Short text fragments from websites
##########

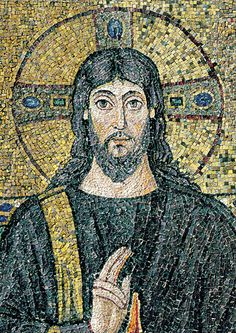 What facts about Yeshua can be established by looking exclusively at extraBiblical sources? Also, Josephus' lesser-known, second reference to Jesus and why it's more useful evidence than the more familiar passage.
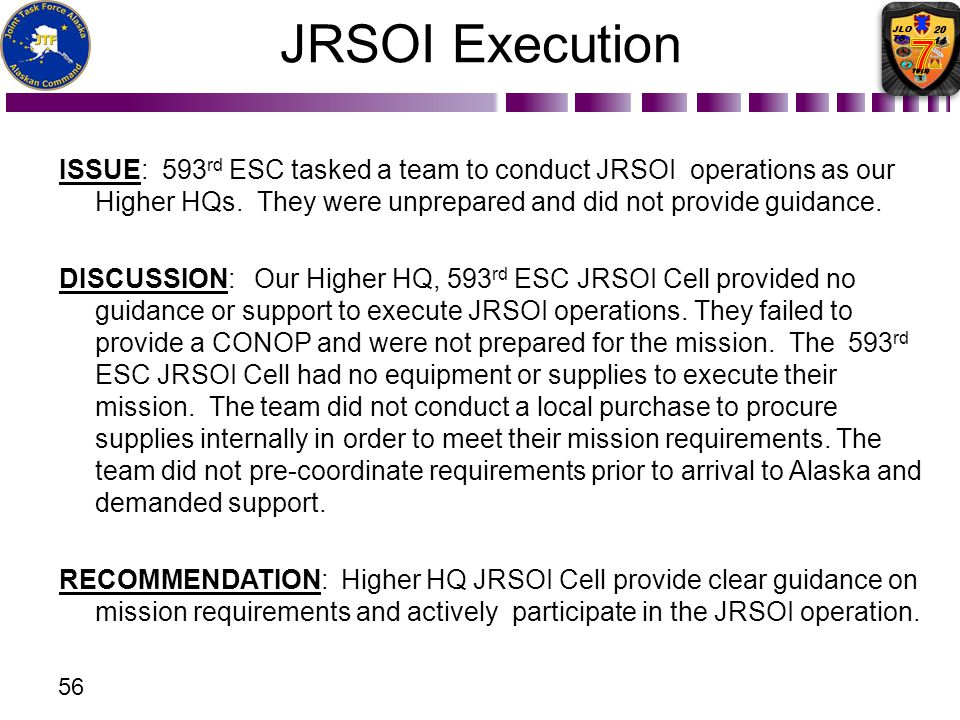 JRSOI Execution ISSUE: 593rd ESC tasked a team to conduct JRSOI operations as our Higher HQs. They were unprepared and did not provide guidance.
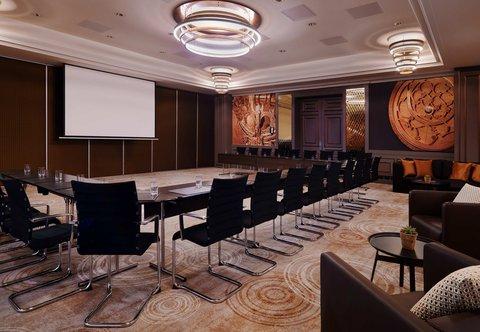 فندق ماريوت هامبورغ - Meeting Room - Salon B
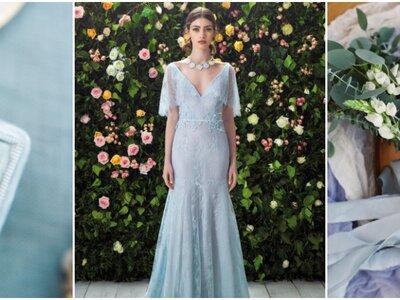 Look de la semana: novia de color azul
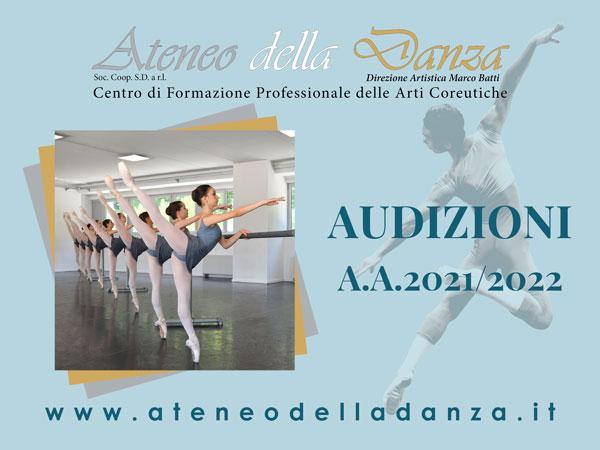 Banner-audizioni-per-Dance-Hall-News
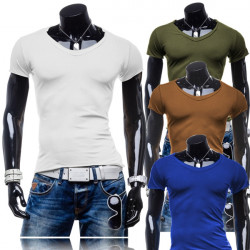 Mens Casual Solid Color Cotton Short Sleeved V-neck Slim T-shirt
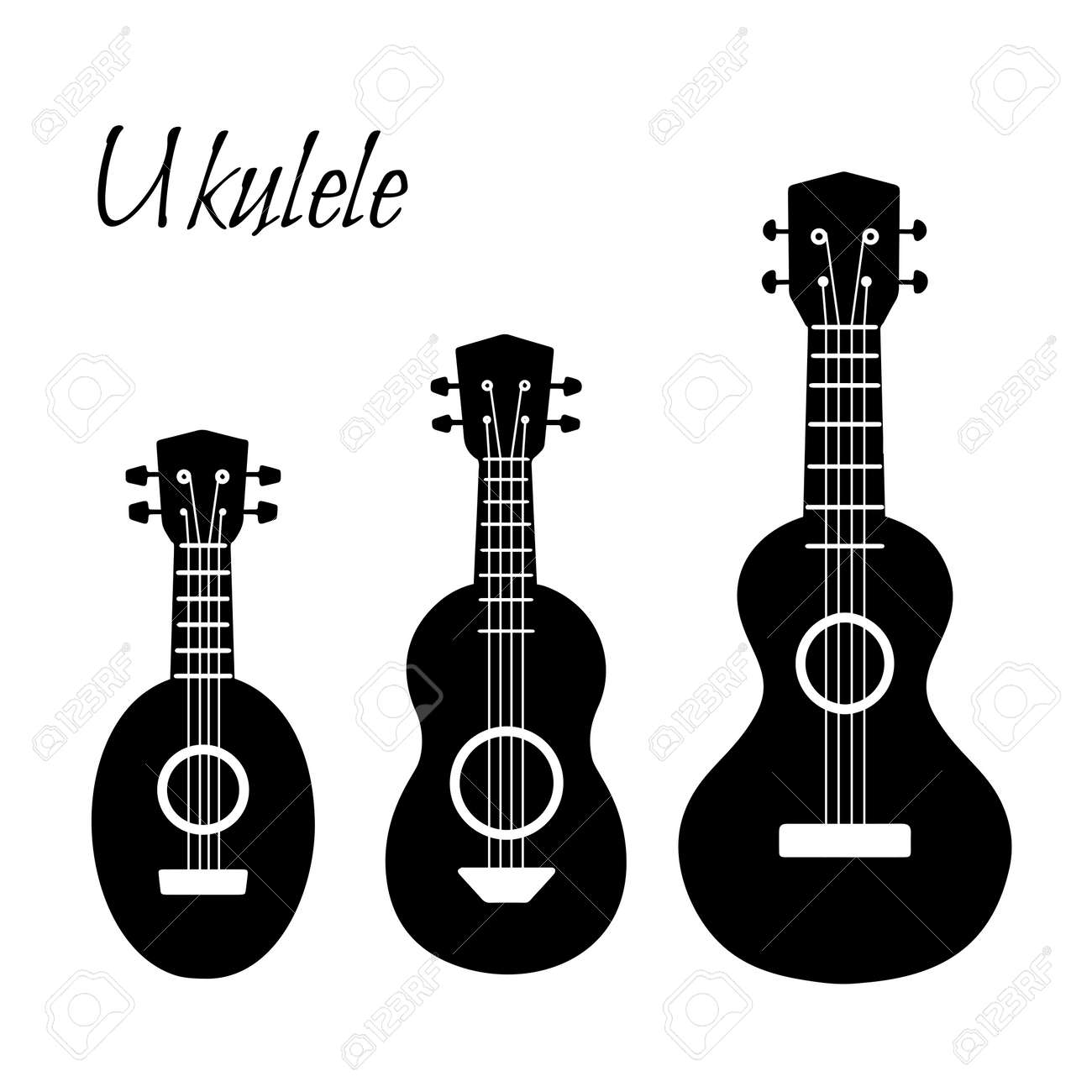 Set of black simple silhouette ukulele. Hawaiian music. Musical string instrument. Vector element for badges, banners, sticker and your design creativity - 157592792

##########

**PROBLEM DETAILS:**
All lines from the one containing "Mens Casual Solid" through the end of the entries, both ends included, should be written out exactly, with no pictures.

**RESPONSE TO THE EXERCISE:**
 Mens Casual Solid Color Cotton Short Sleeved V-neck Slim T-shirt
 Set of black simple silhouette ukulele. Hawaiian music. Musical string instrument. Vector element for badges, banners, sticker and your design creativity - 157592792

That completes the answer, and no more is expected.